Je vois plein de gens admirables ne pas s’en sortir.
Un premier pas pour s’analyser en tant que “manager” pourrait être d’utiliser les quatre lieux du host leadership. Faites d’abord la liste des activités que vous pratiquez en tant que manager. Si vous ne répondez que : “je manage” c’est que franchement vous ne vous posez pas assez de questions. A minima reprenez votre dernière semaine et listez vos activités. Ensuite, positionnez-les dans ce diagramme. Donc a) vous listez vos activités de “manager” b) vous les placez dans ce cadrant c) vous observez densité et équilibre.

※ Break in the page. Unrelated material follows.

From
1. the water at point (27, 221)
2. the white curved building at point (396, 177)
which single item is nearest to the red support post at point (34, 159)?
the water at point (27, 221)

Souvent il y a un déséquilibre, un déficit, entre d’un côté “le balcon” et “la cuisine”, que les managers apprécient et qui sont généralement assez étoffés en activités. A contrario “sur la scène” ou “avec les participants” sont trop souvent laissés en creux, manquent de densité. Les managers oublient trop facilement de porter, d’incarner, de communiquer, de partager, de déléguer. C’est normal c’est ce qui demande le plus d’énergie et de prise de risque.
Tant pis pour eux, mais surtout dommage pour nous. Souvent la différence est là.